The estuaries of the River Ribble and River Alt lie on the Irish Sea coasts of Lancashire and Merseyside in North West England. Together they, and the area of salt marsh, mudflats, and sand dunes between them, form a Special Protection Area and Ramsar site which extends along the coastline between Crosby and Lytham St Annes.
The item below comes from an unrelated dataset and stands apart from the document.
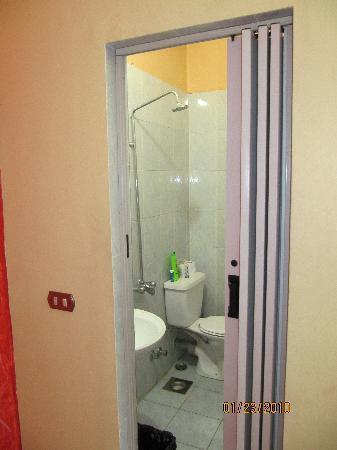 King Tut Hostel: Bathroom in our room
These protected areas overlap with two separate sites of special scientific interest, Ribble Estuary and Sefton Coast.

==Protected area==
A large number of different species of waders and wildfowl, listed below, use the estuaries as feeding and over-wintering areas. This wide variety of bird species has led to the estuaries being officially designated as a Special Protection Area and as a Ramsar site. The Ribble Estuary has been designated a Site of Special Scientific Interest since 1966 and is now covered by Natural England's Ribble Estuary National Nature Reserve.

==Site==
The Ribble Marshes National Nature Reserve is 2302 ha in extent and it is located in the middle of the SSSI which extends to 9226 ha. There are extensive areas of intertidal sand and silt flats, and expanses of saltmarsh. The mudflats have a large invertebrate fauna on which the waders and waterbirds feed. The saltmarshes are dominated by saltmarsh grass and red fescue with cord-grass on the seaward edge. The Ramsar wetlands extend to 13464 ha and include an area of sand dunes which has interesting vegetation and provides habitat for important populations of amphibians. The whole site is of great importance to internationally important numbers of wintering waterbirds.

==Species==
Birds that breed at the site include common tern (Sterna hirundo), lesser black-backed gull (Larus fuscus) and ruff (Philomachus pugnax). Migratory species that visit in spring and autumn include ringed plover (Charadrius hiaticula) and sanderling (Calidris alba).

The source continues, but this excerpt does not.